• What is asked: Write out, character for character, the line containing "What is the distance from the observation point to (23,40)" and all lines after it up to the end of the listing.

• Source material:
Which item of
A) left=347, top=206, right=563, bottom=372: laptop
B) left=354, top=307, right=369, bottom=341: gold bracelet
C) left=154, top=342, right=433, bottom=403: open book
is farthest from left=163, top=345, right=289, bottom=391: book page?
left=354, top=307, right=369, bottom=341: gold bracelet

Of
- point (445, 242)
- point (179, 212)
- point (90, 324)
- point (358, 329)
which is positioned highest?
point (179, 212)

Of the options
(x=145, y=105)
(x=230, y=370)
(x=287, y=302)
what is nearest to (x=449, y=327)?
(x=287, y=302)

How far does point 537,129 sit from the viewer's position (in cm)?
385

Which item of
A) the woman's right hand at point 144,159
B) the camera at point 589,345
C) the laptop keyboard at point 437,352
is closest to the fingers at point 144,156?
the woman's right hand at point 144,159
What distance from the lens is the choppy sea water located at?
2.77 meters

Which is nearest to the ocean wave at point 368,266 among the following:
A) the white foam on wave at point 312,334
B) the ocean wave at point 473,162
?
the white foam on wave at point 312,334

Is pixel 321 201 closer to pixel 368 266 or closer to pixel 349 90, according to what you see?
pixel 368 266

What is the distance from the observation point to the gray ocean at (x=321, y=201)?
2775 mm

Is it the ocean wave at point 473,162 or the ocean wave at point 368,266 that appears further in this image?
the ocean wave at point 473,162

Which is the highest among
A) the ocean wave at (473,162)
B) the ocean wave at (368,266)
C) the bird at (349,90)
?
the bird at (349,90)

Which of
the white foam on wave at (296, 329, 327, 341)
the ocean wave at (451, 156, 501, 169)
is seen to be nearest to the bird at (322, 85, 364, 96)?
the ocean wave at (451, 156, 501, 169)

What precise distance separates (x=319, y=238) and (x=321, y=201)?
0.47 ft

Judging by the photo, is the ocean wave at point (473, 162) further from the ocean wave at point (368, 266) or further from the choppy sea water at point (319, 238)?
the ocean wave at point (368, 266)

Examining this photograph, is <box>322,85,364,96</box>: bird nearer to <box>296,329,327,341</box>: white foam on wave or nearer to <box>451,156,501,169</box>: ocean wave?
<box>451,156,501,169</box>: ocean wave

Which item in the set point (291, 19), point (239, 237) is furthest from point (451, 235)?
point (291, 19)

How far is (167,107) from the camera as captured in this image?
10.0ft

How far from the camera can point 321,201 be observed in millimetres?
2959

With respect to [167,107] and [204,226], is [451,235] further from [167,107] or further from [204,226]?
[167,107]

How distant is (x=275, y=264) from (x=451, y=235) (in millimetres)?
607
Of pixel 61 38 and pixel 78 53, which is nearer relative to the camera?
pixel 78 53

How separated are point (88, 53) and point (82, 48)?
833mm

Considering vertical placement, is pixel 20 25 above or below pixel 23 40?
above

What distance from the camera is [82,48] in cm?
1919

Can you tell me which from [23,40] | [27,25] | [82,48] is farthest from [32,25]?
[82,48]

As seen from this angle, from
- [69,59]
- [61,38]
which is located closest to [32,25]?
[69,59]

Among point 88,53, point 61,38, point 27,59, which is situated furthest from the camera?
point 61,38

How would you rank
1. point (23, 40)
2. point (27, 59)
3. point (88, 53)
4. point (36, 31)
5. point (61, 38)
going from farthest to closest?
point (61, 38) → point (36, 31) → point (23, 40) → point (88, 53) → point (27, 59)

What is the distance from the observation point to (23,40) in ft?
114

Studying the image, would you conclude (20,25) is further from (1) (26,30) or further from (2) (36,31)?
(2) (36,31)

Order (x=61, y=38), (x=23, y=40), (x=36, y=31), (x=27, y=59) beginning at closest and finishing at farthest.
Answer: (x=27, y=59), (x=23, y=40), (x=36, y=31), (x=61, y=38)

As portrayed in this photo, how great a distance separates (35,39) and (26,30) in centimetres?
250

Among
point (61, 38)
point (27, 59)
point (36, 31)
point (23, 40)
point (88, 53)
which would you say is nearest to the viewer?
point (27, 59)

• Full solution:
What is the distance from the observation point to (23,40) in ft?
114

Studying the image, would you conclude (20,25) is further from (1) (26,30) or further from (2) (36,31)?
(2) (36,31)

Order (x=61, y=38), (x=23, y=40), (x=36, y=31), (x=27, y=59) beginning at closest and finishing at farthest.
Answer: (x=27, y=59), (x=23, y=40), (x=36, y=31), (x=61, y=38)

As portrayed in this photo, how great a distance separates (35,39) and (26,30) in centimetres?
250

Among
point (61, 38)
point (27, 59)
point (36, 31)
point (23, 40)
point (88, 53)
which would you say is nearest to the viewer?
point (27, 59)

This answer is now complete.